== Excerpt

William Ruto: We will have CRB listing system reviewed


 President William Ruto has committed to drive change in the current Credit Refence Bureau framework that has blacklisted thousands of borrowers for defaulting on loans.

Photo credit: File | Nation Media Group

 President William Ruto has committed to drive change in the current Credit Refence Bureau (CRB) framework that has blacklisted thousands of borrowers for defaulting on loans, saying it’s one of the reasons why businesses and individuals can’t access loans.

In his inaugural speech after being sworn in yesterday, President Ruto termed the current framework by CRBs arbitrary and punitive, saying it had blocked many borrowers from accessing credit.

“We shall take measures to drive down the cost of credit. Our starting point is to shift the credit reference bureau framework from its current practice of arbitrary, punitive, all or nothing blacklisting of borrowers that denies borrowers credit,” Dr Ruto stated.

New system

He said he would work with CRBs to introduce a new system.

“We will work with CRBs on a new system of credit score ratings that provides borrowers with an opportunity to manage their credit worthiness. This will eliminate the culture of blacklisting,” said the President.

But while President Ruto plans to use the change of credit rating system to open up the credit market, it is not clear how the method will achieve its objective, since the government’s suspension of CRB listing as one of the Covid-19 stimulus measures introduced to cushion borrowers caused lenders to cut back on lending to the market.

A credit score refers to a rating a borrower gets based on how efficient he or she is on repaying loans after borrowing from financial institutions. Those who pay within agreed periods score highly, while those who default are ranked lowly or blacklisted. Lenders rely on the score to make judgements on lending, including denying one a loan or pricing it highly, since it allows information sharing across lending institutions.

While the Central Bank of Kenya allowed banks in the country to implement risk-based lending, where riskier borrowers can obtain loans but at relatively higher interest rates, banks said they were unable to increase lending due to inability to use the credit reporting system.

The lenders said lack of data necessary to accurately estimate a client’s risk profile and know the level of a bank’s exposure limited their ability to lend. This is after the government in September last year announced the moratorium on the negative listing of borrowers with loans below Sh5 million by CRBs for a year.

Manage risk profiles

“Our main concern has been on how to manage the risk profiles of our customers when we are blinded by the lack of additional non-banking data,” said Mr Chiera Waithaka, the chief risk officer at Absa Bank Kenya during the launch of the State of the Banking Industry Report 2022. The government’s suspension of CRB listing for all loans below Sh5 million goes until September 30.

It is not clear how lenders will respond to the new credit reporting system, but likely impacts will be on loan pricing and access to loans. President Ruto said the change is expected to be among factors to drive job creation and lowering the cost of living.

“Financial inclusion and access to credit are critical in addressing the fundamental factors of cost of living, job creation and the people’s well-being,” he said.

====
== Recorded data

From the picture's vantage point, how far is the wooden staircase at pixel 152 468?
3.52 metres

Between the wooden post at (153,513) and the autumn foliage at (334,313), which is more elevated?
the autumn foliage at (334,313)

====

Required tasks
A. Based on the article about Ruto's plan for the CRB listing system, decide whether each statement agrees with it: (i) Ruto spoke about the CRB framework in his inaugural speech after being sworn in; (ii) the Central Bank of Kenya barred banks from risk-based lending; (iii) the government's moratorium on negative listing covered loans below Sh10 million. For each, answer yes or no and quote the deciding words.
B. Reproduce word for word the part of the article about Ruto's plan for the CRB listing system that runs from "A credit score" up to and including "across lending institutions.".

Responses to the exercise
A.
(i) Yes: "In his inaugural speech after being sworn in yesterday, President Ruto termed the current framework by CRBs arbitrary and punitive"
(ii) No: "the Central Bank of Kenya allowed banks in the country to implement risk-based lending"
(iii) No: "the moratorium on the negative listing of borrowers with loans below Sh5 million by CRBs for a year"

B.
A credit score refers to a rating a borrower gets based on how efficient he or she is on repaying loans after borrowing from financial institutions. Those who pay within agreed periods score highly, while those who default are ranked lowly or blacklisted. Lenders rely on the score to make judgements on lending, including denying one a loan or pricing it highly, since it allows information sharing across lending institutions.